Turn the lines of every item below into a numbered list with no blank lines, and leave the pictures out of your answer.

Entries on spatial positioning:
****************************************

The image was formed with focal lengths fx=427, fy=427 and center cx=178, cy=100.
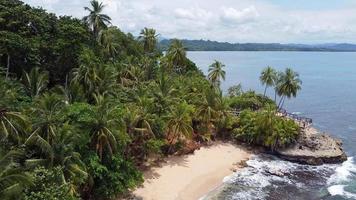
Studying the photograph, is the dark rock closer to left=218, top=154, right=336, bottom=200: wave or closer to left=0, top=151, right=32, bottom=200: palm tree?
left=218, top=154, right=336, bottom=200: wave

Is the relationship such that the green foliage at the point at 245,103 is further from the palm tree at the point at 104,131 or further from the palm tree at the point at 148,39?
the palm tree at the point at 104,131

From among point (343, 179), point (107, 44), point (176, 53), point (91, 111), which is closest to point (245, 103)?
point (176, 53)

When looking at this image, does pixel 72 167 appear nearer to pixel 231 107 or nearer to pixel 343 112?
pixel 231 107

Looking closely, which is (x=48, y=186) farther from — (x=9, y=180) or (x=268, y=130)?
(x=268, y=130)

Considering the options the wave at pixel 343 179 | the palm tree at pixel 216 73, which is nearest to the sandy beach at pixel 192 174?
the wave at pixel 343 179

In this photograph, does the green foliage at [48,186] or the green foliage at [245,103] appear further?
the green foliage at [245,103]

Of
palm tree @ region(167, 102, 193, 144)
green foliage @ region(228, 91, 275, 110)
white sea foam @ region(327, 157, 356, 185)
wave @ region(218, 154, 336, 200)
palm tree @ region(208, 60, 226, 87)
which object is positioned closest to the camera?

****************************************

▶ **Finished answer**
1. The image was formed with focal lengths fx=427, fy=427 and center cx=178, cy=100.
2. Studying the photograph, is the dark rock closer to left=218, top=154, right=336, bottom=200: wave or closer to left=0, top=151, right=32, bottom=200: palm tree?
3. left=218, top=154, right=336, bottom=200: wave
4. Is the relationship such that the green foliage at the point at 245,103 is further from the palm tree at the point at 104,131 or further from the palm tree at the point at 148,39?
5. the palm tree at the point at 104,131
6. From among point (343, 179), point (107, 44), point (176, 53), point (91, 111), which is closest to point (245, 103)?
7. point (176, 53)
8. When looking at this image, does pixel 72 167 appear nearer to pixel 231 107 or nearer to pixel 343 112?
9. pixel 231 107
10. Looking closely, which is (x=48, y=186) farther from — (x=9, y=180) or (x=268, y=130)?
11. (x=268, y=130)
12. Considering the options the wave at pixel 343 179 | the palm tree at pixel 216 73, which is nearest to the sandy beach at pixel 192 174?
13. the wave at pixel 343 179
14. In this photograph, does the green foliage at [48,186] or the green foliage at [245,103] appear further?
15. the green foliage at [245,103]
16. Of
17. palm tree @ region(167, 102, 193, 144)
18. green foliage @ region(228, 91, 275, 110)
19. white sea foam @ region(327, 157, 356, 185)
20. wave @ region(218, 154, 336, 200)
21. palm tree @ region(208, 60, 226, 87)
22. which object is positioned closest to the camera?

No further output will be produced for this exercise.